Once the beak is open, you’ll see a small opening at the back of the tongue. That’s the glottis, the entrance to the windpipe. Avoid it entirely. Instead, slide the syringe tip along the right side of the tongue and dispense the liquid slowly. If the bird starts panting, panicking, or its comb turns blue or purple, set it down immediately and let it recover before trying again. If any liquid accidentally enters the windpipe, set the bird down so it can cough it out.
Choosing the Right Supplement
For most backyard flock keepers, a water-soluble poultry vitamin B-complex powder is the most practical option. These products dissolve in the flock’s drinking water and deliver a broad spectrum of B vitamins simultaneously, which is useful because deficiencies rarely involve just one B vitamin in isolation. Poor feed quality tends to lack multiple B vitamins at once.
For individual sick birds, the same water-soluble powder can be mixed at a higher concentration in a small amount of water and given by syringe. Some poultry supply stores also carry injectable B-complex solutions intended for livestock. These get the vitamins into the bird’s system faster and bypass the digestive tract entirely, which matters for birds that aren’t eating or drinking. If you’re not comfortable giving injections, oral dosing with a syringe is effective for all but the most severe cases.
B vitamins are water-soluble, meaning the body excretes what it doesn’t need rather than storing it. This makes toxicity from supplementation unlikely under normal circumstances. That said, excessively high or imbalanced vitamin levels in breeding hens can affect embryo survival, so follow label directions and don’t treat “more” as automatically “better” when supplementing laying or breeding flocks.
Preventing Deficiency Through Diet
The best long-term fix is ensuring your flock’s base diet contains adequate B vitamins. A quality commercial poultry feed formulated for your birds’ life stage (starter, grower, layer) should provide sufficient levels. Problems arise when birds eat mostly scratch grains, table scraps, or improperly stored feed where vitamins have degraded.
Adding brewer’s yeast or nutritional yeast to the feed is a popular and effective prevention strategy. Yeast is naturally rich in B1, B2, B6, and other B vitamins. Research on yeast supplementation in poultry uses a rate of about 2% of the total feed by weight, which translates to roughly one tablespoon per pound of feed. You can mix it directly into the feed or sprinkle it on top. Many flock keepers add it as a regular supplement, especially for chicks and birds recovering from illness.
Chickens with access to pasture, insects, and varied foraging also tend to maintain better B-vitamin levels than confined birds on limited diets. Free-ranging alone isn’t a guarantee, but it provides a natural buffer against marginal deficiencies. If your birds are confined, the combination of a good commercial feed and occasional yeast supplementation covers most of the bases.
What Recovery Looks Like
Birds with mild deficiencies, reduced appetite, slight lethargy, or early growth problems, often improve noticeably within a few days of supplementation. Neurological symptoms like head tremors and curled toes take longer, typically two to three weeks for significant improvement when treatment starts early enough. Egg production in hens recovering from B6 deficiency generally rebounds within two weeks of restoring normal vitamin levels.

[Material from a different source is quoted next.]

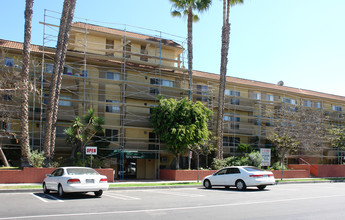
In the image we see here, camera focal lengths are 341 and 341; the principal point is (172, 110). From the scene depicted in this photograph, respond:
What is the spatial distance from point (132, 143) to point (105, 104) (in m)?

Severe or prolonged nerve damage may not fully reverse. A chicken that has been stargazing for days or a chick with advanced curled-toe paralysis may retain some permanent disability even with aggressive supplementation. This is why speed matters. If you notice any of the early warning signs, especially lethargy, appetite loss, or unsteady movement, start supplementation right away rather than waiting to see if symptoms progress.